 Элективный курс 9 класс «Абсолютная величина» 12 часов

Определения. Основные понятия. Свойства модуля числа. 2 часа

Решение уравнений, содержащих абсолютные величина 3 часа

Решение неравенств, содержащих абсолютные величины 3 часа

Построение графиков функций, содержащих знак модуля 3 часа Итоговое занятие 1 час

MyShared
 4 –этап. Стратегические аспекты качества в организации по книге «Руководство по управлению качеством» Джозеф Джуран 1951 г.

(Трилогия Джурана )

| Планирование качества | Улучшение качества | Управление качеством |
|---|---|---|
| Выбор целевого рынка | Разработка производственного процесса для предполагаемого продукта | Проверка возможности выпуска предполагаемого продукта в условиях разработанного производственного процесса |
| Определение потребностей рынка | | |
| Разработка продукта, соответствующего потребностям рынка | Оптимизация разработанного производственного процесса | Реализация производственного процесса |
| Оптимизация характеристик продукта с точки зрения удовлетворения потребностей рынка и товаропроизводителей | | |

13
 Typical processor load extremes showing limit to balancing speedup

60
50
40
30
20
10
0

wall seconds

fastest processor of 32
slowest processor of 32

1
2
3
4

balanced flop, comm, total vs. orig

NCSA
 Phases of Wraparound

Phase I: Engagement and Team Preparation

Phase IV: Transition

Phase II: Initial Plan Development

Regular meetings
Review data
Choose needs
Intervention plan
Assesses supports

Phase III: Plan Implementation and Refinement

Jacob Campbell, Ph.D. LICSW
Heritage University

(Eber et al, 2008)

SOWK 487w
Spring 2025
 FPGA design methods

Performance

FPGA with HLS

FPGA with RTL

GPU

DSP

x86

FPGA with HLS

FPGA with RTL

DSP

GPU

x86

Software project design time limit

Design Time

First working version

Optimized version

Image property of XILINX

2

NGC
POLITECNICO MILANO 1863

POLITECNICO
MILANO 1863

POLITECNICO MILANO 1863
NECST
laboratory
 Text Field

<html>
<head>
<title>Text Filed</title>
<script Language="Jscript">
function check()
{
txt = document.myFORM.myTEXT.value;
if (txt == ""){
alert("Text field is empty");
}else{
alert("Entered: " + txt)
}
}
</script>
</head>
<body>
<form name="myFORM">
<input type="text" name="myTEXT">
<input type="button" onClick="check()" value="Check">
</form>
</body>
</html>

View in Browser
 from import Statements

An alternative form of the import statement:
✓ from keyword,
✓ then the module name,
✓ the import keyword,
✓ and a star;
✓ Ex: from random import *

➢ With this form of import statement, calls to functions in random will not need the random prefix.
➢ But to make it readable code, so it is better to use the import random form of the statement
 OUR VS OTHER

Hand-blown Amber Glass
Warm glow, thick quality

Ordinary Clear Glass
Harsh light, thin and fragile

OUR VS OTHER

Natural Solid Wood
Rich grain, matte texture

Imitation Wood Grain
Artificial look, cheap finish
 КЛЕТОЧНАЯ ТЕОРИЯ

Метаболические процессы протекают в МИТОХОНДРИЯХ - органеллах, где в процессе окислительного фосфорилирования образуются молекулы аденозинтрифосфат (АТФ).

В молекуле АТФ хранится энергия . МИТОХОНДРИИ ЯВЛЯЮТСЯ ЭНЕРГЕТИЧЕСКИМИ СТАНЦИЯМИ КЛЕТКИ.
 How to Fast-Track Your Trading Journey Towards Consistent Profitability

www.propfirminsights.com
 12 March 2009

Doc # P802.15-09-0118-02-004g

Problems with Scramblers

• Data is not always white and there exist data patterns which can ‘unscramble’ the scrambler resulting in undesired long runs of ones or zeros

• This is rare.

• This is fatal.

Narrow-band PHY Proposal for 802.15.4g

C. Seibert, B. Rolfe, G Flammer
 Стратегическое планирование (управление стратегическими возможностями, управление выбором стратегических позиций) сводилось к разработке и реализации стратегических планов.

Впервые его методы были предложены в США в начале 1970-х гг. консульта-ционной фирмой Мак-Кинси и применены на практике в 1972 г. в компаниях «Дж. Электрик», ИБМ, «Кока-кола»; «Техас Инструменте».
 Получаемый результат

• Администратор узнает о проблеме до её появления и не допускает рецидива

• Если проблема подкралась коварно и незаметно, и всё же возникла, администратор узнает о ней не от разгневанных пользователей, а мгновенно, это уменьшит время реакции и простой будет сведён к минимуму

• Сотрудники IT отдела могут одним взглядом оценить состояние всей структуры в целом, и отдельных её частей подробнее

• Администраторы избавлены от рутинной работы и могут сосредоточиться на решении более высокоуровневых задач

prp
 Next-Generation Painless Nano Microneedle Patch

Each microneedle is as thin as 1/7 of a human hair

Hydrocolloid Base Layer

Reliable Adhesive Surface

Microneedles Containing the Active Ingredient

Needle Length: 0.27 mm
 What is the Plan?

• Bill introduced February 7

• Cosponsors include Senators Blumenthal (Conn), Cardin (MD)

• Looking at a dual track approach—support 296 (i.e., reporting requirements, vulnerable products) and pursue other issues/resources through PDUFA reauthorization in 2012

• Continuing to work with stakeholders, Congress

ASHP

····················

Once more, write down the full material exactly as it appears.

 Элективный курс 9 класс «Абсолютная величина» 12 часов

Определения. Основные понятия. Свойства модуля числа. 2 часа

Решение уравнений, содержащих абсолютные величина 3 часа

Решение неравенств, содержащих абсолютные величины 3 часа

Построение графиков функций, содержащих знак модуля 3 часа Итоговое занятие 1 час

MyShared
 4 –этап. Стратегические аспекты качества в организации по книге «Руководство по управлению качеством» Джозеф Джуран 1951 г.

(Трилогия Джурана )

| Планирование качества | Улучшение качества | Управление качеством |
|---|---|---|
| Выбор целевого рынка | Разработка производственного процесса для предполагаемого продукта | Проверка возможности выпуска предполагаемого продукта в условиях разработанного производственного процесса |
| Определение потребностей рынка | | |
| Разработка продукта, соответствующего потребностям рынка | Оптимизация разработанного производственного процесса | Реализация производственного процесса |
| Оптимизация характеристик продукта с точки зрения удовлетворения потребностей рынка и товаропроизводителей | | |

13
 Typical processor load extremes showing limit to balancing speedup

60
50
40
30
20
10
0

wall seconds

fastest processor of 32
slowest processor of 32

1
2
3
4

balanced flop, comm, total vs. orig

NCSA
 Phases of Wraparound

Phase I: Engagement and Team Preparation

Phase IV: Transition

Phase II: Initial Plan Development

Regular meetings
Review data
Choose needs
Intervention plan
Assesses supports

Phase III: Plan Implementation and Refinement

Jacob Campbell, Ph.D. LICSW
Heritage University

(Eber et al, 2008)

SOWK 487w
Spring 2025
 FPGA design methods

Performance

FPGA with HLS

FPGA with RTL

GPU

DSP

x86

FPGA with HLS

FPGA with RTL

DSP

GPU

x86

Software project design time limit

Design Time

First working version

Optimized version

Image property of XILINX

2

NGC
POLITECNICO MILANO 1863

POLITECNICO
MILANO 1863

POLITECNICO MILANO 1863
NECST
laboratory
 Text Field

<html>
<head>
<title>Text Filed</title>
<script Language="Jscript">
function check()
{
txt = document.myFORM.myTEXT.value;
if (txt == ""){
alert("Text field is empty");
}else{
alert("Entered: " + txt)
}
}
</script>
</head>
<body>
<form name="myFORM">
<input type="text" name="myTEXT">
<input type="button" onClick="check()" value="Check">
</form>
</body>
</html>

View in Browser
 from import Statements

An alternative form of the import statement:
✓ from keyword,
✓ then the module name,
✓ the import keyword,
✓ and a star;
✓ Ex: from random import *

➢ With this form of import statement, calls to functions in random will not need the random prefix.
➢ But to make it readable code, so it is better to use the import random form of the statement
 OUR VS OTHER

Hand-blown Amber Glass
Warm glow, thick quality

Ordinary Clear Glass
Harsh light, thin and fragile

OUR VS OTHER

Natural Solid Wood
Rich grain, matte texture

Imitation Wood Grain
Artificial look, cheap finish
 КЛЕТОЧНАЯ ТЕОРИЯ

Метаболические процессы протекают в МИТОХОНДРИЯХ - органеллах, где в процессе окислительного фосфорилирования образуются молекулы аденозинтрифосфат (АТФ).

В молекуле АТФ хранится энергия . МИТОХОНДРИИ ЯВЛЯЮТСЯ ЭНЕРГЕТИЧЕСКИМИ СТАНЦИЯМИ КЛЕТКИ.
 How to Fast-Track Your Trading Journey Towards Consistent Profitability

www.propfirminsights.com
 12 March 2009

Doc # P802.15-09-0118-02-004g

Problems with Scramblers

• Data is not always white and there exist data patterns which can ‘unscramble’ the scrambler resulting in undesired long runs of ones or zeros

• This is rare.

• This is fatal.

Narrow-band PHY Proposal for 802.15.4g

C. Seibert, B. Rolfe, G Flammer
 Стратегическое планирование (управление стратегическими возможностями, управление выбором стратегических позиций) сводилось к разработке и реализации стратегических планов.

Впервые его методы были предложены в США в начале 1970-х гг. консульта-ционной фирмой Мак-Кинси и применены на практике в 1972 г. в компаниях «Дж. Электрик», ИБМ, «Кока-кола»; «Техас Инструменте».
 Получаемый результат

• Администратор узнает о проблеме до её появления и не допускает рецидива

• Если проблема подкралась коварно и незаметно, и всё же возникла, администратор узнает о ней не от разгневанных пользователей, а мгновенно, это уменьшит время реакции и простой будет сведён к минимуму

• Сотрудники IT отдела могут одним взглядом оценить состояние всей структуры в целом, и отдельных её частей подробнее

• Администраторы избавлены от рутинной работы и могут сосредоточиться на решении более высокоуровневых задач

prp
 Next-Generation Painless Nano Microneedle Patch

Each microneedle is as thin as 1/7 of a human hair

Hydrocolloid Base Layer

Reliable Adhesive Surface

Microneedles Containing the Active Ingredient

Needle Length: 0.27 mm
 What is the Plan?

• Bill introduced February 7

• Cosponsors include Senators Blumenthal (Conn), Cardin (MD)

• Looking at a dual track approach—support 296 (i.e., reporting requirements, vulnerable products) and pursue other issues/resources through PDUFA reauthorization in 2012

• Continuing to work with stakeholders, Congress

ASHP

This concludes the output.